> **Source document**:
- Opening Delimiter -
[
https://issues.apache.org/jira/browse/HADOOP-3522?page=com.atlassian.jira.plugin.system.issuetabpanels:all-tabpanel
]
Owen O'Malley resolved HADOOP-3522.
-----------------------------------
Resolution: Won't Fix
This is working as designed.
1. Return a new object each time for next(). This might have significant
overhead.
2. Return a new object for unknown object types and reuse the same object
for known types (like Text). Remove "if (this==anObject) return true;" check
from all equals() methods for known objects.
3. Document clearly that all user-defined classes must implement an equals()
method, which doesn't do the "if (this==anObject) return true;" check (ie. push
the problem to the user).
Description
Problem
The ValuesIterator.next() doesn't return a new object representing the next
element. It is expected that this is the case. Example from java.lang.String
source code:
public boolean equals(Object anObject) {
if (this == anObject) {
return true;
}
if (anObject instanceof String) {
// custom code here
}
}
Changing the private fields of the object and returning it from next() will
make this object fail the equals() test, because this==anObject will always be
true.
What is affected
The reduce() method presents (a subclass of) ValuesIterator to the user. So
every user-defined class can be affected. Manifestations of this bug in 0.17.0:
* The Text class checks for equality similarly to String.equals(), which is
shown above.
* The contrib/data_join breaks because it stores tags in a Map. The
behavior of the next() method makes Object.equals() be true for all tags.
JUnit test
Patch against hadoop-0.17.0:
Index: src/test/org/apache/hadoop/mapred/TestReduceTask.java
===================================================================
--- src/test/org/apache/hadoop/mapred/TestReduceTask.java (revision
665935)
+++ src/test/org/apache/hadoop/mapred/TestReduceTask.java (working copy)
- Closing Delimiter -
> **Given records**:
- Opening Delimiter -
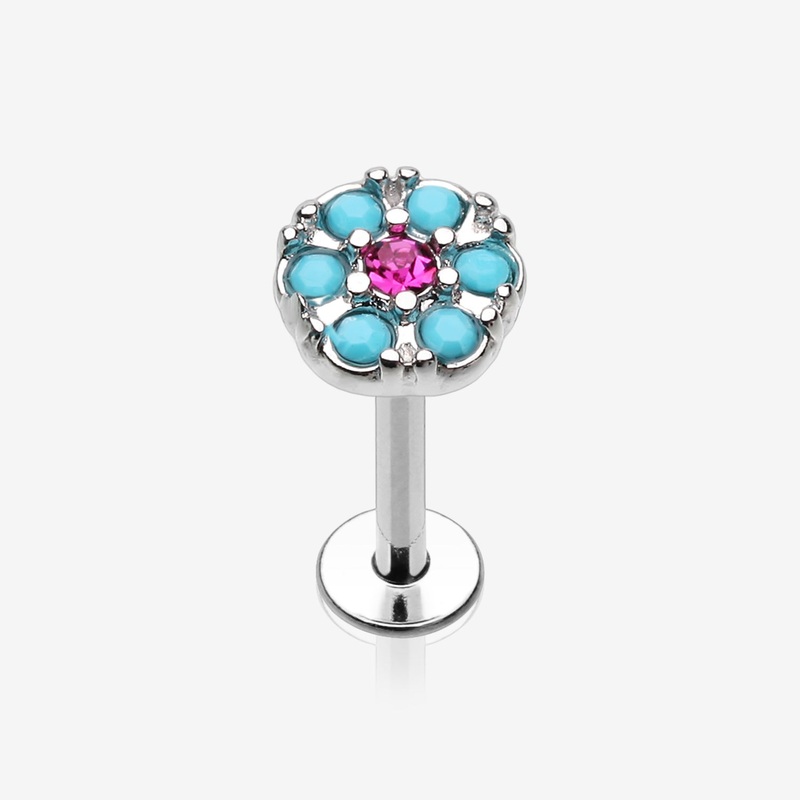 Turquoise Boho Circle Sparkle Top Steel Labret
- Closing Delimiter -
- Opening Delimiter -
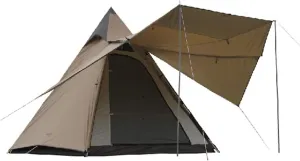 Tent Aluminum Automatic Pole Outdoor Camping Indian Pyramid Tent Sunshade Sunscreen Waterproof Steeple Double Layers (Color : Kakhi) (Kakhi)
- Closing Delimiter -
Write the next part of the HADOOP-3522 issue report, picking up right after its last line. The records have no connection to the HADOOP-3522 issue report.

> **Result for this task**:
@@ -122,4 +122,52 @@
runValueIterator(tmpDir, testCase, conf);
}
}
+
+ public void runValueIterator2(Path tmpDir, Pair[] vals,
+ Configuration conf) throws IOException {
+ FileSystem fs = tmpDir.getFileSystem(conf);
+ Path path = new Path(tmpDir, "data.in");
+ SequenceFile.Writer writer = new SequenceFile.Writer(fs, conf, path,
+ Text.class,
+ Text.class);
+ for(Pair p: vals) {
+ writer.append(new Text(p.key), new Text(p.value));
+ }
+ writer.close();
+ SequenceFile.Sorter sorter = new SequenceFile.Sorter(fs, Text.class,
+ Text.class, conf);
+ SequenceFile.Sorter.RawKeyValueIterator rawItr =
+ sorter.merge(new Path[]{path}, false, tmpDir);
+ @SuppressWarnings("unchecked") // WritableComparators are not generic
+ ReduceTask.ValuesIterator<Text,Text> valItr =
+ new ReduceTask.ValuesIterator<Text,Text>(rawItr,
+ WritableComparator.get(Text.class), Text.class, Text.class,
+ conf, new NullProgress());
+ while (valItr.more()) {
+ Object key = valItr.getKey();
+ String keyString = key.toString();
+ // make sure it matches!
+ assertEquals(vals[0].key, keyString);
+ // must have at least 1 value!
+ assertTrue(valItr.hasNext());
+ Text value1 = valItr.next();
+ // must have at least 2 values!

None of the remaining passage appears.